DuVal, a 1988 Fayetteville High School graduate, received tenure in 2009 from the University of North Carolina at Chapel Hill, where she is a history professor.
She told students she wanted to be far way from Arkansas when she graduated, so she went to Stanford University in California. Moving away developed her love for Arkansas, she said, explaining her doctorate work was about relations between Indian tribes and European colonists in what is now Arkansas.
It's often said people should live in the moment, but those moments grow together into a larger story, DuVal said, encouraging students not to get tunnel-focused on issues that seem too big now.
"Remember it's a big world, and you have a lot of time to make your way through it," she told them, after mentioning Northwest Arkansas will always be a part of their larger story.
The inductees were also celebrated at the Hall of Honor Induction ceremony held at the public library Thursday evening.
The Fayetteville Public School Education Foundation has put money raised from the ceremony toward grants for teachers for 21 years. The Fayetteville High School Student Council co-sponsors the program.
"The ceremony gives us the opportunity to commemorate those who have helped make Fayetteville the thriving community and school district we have today," said Cambre Horne-Brooks, foundation executive director.
This year's three inductees' names will be added to the Hall of Honor wall in the high school's arena where the 72 other inductees since 1992 are listed, Horne-Brooks said.

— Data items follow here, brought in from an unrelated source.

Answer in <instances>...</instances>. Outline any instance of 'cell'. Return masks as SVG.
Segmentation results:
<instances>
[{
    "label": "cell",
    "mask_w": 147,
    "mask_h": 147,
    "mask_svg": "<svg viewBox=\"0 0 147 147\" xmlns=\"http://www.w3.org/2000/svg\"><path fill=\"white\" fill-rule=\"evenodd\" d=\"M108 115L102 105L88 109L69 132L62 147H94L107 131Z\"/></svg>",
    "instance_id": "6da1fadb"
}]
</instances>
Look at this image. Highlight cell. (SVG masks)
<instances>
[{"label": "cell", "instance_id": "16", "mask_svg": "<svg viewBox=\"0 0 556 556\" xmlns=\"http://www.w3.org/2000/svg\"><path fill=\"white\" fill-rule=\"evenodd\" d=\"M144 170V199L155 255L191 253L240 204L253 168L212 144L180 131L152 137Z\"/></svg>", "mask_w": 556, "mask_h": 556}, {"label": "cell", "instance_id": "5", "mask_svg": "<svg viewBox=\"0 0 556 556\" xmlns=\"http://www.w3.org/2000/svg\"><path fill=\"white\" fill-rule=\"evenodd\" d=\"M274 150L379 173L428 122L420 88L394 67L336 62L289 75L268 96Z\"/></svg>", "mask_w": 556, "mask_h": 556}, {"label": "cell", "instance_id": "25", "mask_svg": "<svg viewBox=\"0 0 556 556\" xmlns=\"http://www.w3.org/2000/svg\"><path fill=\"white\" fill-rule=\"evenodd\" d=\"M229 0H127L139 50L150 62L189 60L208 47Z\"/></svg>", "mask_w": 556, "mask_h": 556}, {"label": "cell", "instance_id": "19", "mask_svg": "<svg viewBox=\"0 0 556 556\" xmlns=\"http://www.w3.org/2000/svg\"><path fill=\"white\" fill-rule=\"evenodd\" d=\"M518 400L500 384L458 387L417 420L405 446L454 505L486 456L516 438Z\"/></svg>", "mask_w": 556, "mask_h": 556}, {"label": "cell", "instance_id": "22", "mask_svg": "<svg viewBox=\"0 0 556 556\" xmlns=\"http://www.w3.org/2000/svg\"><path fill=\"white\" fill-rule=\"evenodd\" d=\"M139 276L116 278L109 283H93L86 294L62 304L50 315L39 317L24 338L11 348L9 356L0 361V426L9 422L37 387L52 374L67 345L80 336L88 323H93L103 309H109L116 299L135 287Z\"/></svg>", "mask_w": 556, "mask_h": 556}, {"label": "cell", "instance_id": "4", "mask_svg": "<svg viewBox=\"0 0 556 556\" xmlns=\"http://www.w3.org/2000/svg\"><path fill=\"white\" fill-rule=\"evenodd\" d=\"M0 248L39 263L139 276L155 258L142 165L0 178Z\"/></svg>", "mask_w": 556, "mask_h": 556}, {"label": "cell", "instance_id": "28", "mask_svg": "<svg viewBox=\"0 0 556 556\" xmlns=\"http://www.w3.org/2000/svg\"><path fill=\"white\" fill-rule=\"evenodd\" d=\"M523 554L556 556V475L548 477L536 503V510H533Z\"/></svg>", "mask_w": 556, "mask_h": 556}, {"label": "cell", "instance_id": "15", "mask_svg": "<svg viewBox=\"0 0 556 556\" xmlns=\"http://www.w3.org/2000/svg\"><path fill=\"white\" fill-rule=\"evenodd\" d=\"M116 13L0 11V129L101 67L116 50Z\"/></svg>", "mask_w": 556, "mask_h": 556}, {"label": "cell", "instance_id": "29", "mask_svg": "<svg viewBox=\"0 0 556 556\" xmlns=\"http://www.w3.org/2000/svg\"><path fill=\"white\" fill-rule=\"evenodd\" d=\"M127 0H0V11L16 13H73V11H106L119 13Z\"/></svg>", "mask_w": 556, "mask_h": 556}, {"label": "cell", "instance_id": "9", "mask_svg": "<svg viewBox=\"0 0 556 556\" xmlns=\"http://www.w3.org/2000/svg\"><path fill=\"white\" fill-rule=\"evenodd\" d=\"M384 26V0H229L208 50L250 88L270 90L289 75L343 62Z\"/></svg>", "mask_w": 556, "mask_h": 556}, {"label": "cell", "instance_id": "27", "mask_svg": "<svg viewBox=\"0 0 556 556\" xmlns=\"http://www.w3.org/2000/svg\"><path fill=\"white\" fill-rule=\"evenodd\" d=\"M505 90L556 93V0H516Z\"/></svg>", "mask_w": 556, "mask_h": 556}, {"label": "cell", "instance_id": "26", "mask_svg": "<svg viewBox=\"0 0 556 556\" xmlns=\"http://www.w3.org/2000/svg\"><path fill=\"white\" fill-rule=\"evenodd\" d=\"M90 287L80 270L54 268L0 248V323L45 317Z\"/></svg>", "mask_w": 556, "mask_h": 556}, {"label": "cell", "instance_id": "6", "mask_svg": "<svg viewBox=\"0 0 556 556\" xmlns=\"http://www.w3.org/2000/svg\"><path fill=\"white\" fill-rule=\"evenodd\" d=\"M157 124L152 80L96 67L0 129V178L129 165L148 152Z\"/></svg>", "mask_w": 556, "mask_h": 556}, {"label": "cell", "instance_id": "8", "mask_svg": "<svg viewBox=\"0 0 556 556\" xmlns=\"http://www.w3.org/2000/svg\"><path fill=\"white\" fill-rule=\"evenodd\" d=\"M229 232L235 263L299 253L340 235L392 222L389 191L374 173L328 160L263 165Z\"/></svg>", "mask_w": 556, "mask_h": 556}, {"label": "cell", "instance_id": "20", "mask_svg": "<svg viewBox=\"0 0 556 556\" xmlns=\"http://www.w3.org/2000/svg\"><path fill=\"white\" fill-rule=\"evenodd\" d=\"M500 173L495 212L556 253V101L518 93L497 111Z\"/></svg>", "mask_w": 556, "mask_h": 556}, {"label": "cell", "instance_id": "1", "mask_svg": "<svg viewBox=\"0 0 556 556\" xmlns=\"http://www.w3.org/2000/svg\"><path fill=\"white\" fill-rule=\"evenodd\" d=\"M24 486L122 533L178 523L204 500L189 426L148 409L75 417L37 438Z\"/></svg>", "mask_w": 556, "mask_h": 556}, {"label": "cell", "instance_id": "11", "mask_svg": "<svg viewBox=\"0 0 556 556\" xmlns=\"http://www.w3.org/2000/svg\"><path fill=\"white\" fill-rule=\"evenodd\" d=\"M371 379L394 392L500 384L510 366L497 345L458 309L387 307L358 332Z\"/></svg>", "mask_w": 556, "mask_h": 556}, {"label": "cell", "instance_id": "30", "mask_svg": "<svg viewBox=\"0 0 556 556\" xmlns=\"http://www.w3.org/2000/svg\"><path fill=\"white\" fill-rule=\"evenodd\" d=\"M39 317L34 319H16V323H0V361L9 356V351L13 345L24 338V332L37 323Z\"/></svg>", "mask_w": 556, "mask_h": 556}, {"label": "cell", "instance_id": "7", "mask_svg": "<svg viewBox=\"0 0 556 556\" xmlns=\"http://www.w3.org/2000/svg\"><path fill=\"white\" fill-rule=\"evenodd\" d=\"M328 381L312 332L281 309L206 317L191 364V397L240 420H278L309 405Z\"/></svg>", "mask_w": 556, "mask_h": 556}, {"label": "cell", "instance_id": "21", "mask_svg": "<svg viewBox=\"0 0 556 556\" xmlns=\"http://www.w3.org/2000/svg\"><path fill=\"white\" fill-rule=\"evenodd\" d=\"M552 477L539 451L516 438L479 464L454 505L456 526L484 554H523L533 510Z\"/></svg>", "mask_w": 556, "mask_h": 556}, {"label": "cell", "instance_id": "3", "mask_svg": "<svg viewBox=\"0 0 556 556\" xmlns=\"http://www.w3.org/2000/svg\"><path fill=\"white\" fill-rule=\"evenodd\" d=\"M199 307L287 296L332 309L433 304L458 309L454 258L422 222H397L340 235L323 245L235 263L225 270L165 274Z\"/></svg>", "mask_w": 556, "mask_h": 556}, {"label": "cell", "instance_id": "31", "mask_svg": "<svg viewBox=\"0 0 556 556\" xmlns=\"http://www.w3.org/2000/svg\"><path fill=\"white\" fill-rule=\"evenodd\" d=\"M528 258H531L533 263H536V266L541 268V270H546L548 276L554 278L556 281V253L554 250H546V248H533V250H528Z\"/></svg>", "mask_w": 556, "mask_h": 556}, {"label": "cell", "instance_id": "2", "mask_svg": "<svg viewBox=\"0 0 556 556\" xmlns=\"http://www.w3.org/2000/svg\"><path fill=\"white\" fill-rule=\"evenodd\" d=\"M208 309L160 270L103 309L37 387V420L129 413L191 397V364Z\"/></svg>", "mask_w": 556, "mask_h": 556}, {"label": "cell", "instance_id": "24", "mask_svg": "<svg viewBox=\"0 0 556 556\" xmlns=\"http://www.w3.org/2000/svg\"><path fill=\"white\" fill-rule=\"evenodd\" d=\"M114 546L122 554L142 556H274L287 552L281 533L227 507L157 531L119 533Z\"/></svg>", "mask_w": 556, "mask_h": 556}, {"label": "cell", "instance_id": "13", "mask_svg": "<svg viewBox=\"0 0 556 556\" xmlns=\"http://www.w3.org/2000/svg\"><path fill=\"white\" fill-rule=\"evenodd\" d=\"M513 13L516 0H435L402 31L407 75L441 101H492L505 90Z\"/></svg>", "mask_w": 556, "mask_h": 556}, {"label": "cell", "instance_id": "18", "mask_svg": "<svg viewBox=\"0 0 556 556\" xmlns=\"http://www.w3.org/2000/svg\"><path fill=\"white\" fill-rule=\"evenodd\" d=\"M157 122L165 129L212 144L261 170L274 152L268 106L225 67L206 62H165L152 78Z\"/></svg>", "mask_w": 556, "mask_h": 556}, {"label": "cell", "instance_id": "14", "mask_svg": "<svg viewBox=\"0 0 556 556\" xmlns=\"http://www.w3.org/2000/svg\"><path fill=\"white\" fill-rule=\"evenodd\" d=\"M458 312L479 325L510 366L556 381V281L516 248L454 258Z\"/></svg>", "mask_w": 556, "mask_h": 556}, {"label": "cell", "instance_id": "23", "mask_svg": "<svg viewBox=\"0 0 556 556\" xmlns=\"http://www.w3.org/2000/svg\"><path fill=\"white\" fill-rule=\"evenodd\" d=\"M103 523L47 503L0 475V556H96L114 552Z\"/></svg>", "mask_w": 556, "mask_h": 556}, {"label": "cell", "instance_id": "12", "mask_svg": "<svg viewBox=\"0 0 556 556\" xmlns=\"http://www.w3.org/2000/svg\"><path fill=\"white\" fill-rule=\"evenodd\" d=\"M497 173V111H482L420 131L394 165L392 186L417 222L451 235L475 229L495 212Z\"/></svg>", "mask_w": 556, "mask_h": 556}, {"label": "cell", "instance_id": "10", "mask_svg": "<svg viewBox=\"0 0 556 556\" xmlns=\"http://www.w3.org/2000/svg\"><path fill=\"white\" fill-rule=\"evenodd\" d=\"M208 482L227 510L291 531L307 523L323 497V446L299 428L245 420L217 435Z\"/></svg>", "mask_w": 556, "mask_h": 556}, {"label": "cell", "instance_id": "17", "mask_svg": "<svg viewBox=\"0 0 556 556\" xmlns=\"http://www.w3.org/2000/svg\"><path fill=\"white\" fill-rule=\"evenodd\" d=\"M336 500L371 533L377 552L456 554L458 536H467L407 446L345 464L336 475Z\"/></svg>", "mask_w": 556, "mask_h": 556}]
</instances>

Hall of Honor inductees are selected from three categories: FHS teachers and staff who have inspired and challenged students to succeed, FHS alumni who have contributed to humanitarian efforts or public service at the local, state or national level and have received success in leadership, character and service in their profession, and Friends of FPS who have contributed volunteerism or resources for the betterment of the school district, according to Horne-Brooks.